Texto fornecido:
::::::
Maria Avelina Fuhro Gastal
Há um ano e quatro meses, fiz da minha casa trincheira. Nela me protegi do vírus a que todos ameaça. Fora dela ficaram, também, família, amigos, afeto e vida.
Entrincheirados, estamos sempre vigilantes. Respondemos à possibilidade de ataque com fúria. Não nos permitimos relaxar, esquecemos de olhar para o céu, não enxergamos o pôr-do-sol, ignoramos o canto dos pássaros, não temos acesso ao colorido da natureza. Estamos sós. Temerosos, angustiados, desesperançosos.
Para não sucumbir ao vírus nem ao ódio nem ao desprezo pela vida que contamina o nosso país, fiz da minha trincheira, concha.
As impurezas e maldades que entram pelas redes sociais, pelos noticiários de televisão, depoimentos na CPI da Covid e falas do presidente perverso me causam profunda irritação. Nesse processo, combato os invasores e não permito que destruam minha estrutura. Uso o ataque deles para construir defesas e argumentos que neutralizem parasitas. Escolho ser pérola, jamais gado.
::::::
Lista de tarefas:
1. Cite o trecho do texto sobre a casa como trincheira que começa com as palavras contendo "Maria Avelina Fuhro" e termina com "minha trincheira, concha.".
2. De acordo com o texto sobre a casa como trincheira, há quanto tempo a casa foi transformada em trincheira?

Registros apresentados:
::::::
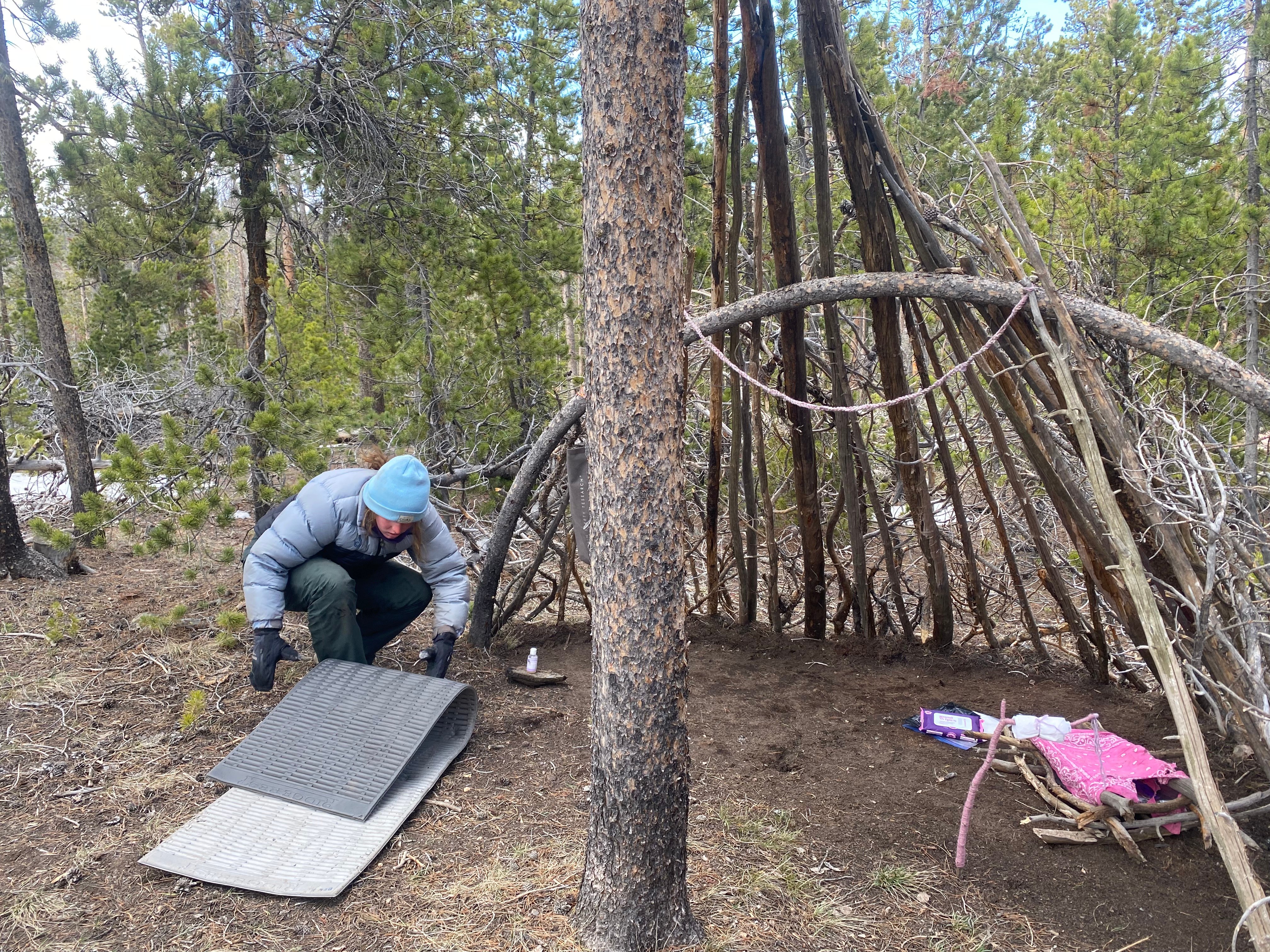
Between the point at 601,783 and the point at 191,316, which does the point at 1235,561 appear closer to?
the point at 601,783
::::::
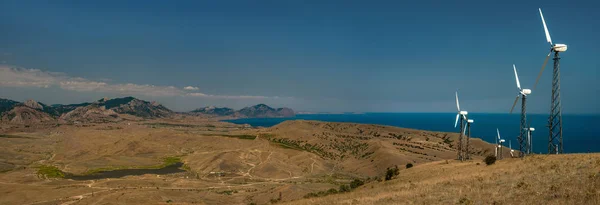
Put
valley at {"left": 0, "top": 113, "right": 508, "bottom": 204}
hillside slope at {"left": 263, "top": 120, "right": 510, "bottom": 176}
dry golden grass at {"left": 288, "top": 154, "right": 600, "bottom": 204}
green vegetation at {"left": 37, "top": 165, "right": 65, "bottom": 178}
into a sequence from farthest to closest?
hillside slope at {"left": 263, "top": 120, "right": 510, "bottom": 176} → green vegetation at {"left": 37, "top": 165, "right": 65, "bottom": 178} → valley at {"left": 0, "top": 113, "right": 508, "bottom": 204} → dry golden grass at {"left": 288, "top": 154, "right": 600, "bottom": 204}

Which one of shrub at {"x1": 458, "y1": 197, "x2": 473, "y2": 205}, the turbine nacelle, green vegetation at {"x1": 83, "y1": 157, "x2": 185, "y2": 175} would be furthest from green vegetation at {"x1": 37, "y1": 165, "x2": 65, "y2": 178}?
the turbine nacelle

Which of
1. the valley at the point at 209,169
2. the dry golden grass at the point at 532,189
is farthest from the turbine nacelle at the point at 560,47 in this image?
::::::
Soluções dos problemas:
1.
Maria Avelina Fuhro Gastal
Há um ano e quatro meses, fiz da minha casa trincheira. Nela me protegi do vírus a que todos ameaça. Fora dela ficaram, também, família, amigos, afeto e vida.
Entrincheirados, estamos sempre vigilantes. Respondemos à possibilidade de ataque com fúria. Não nos permitimos relaxar, esquecemos de olhar para o céu, não enxergamos o pôr-do-sol, ignoramos o canto dos pássaros, não temos acesso ao colorido da natureza. Estamos sós. Temerosos, angustiados, desesperançosos.
Para não sucumbir ao vírus nem ao ódio nem ao desprezo pela vida que contamina o nosso país, fiz da minha trincheira, concha.

2. Há um ano e quatro meses.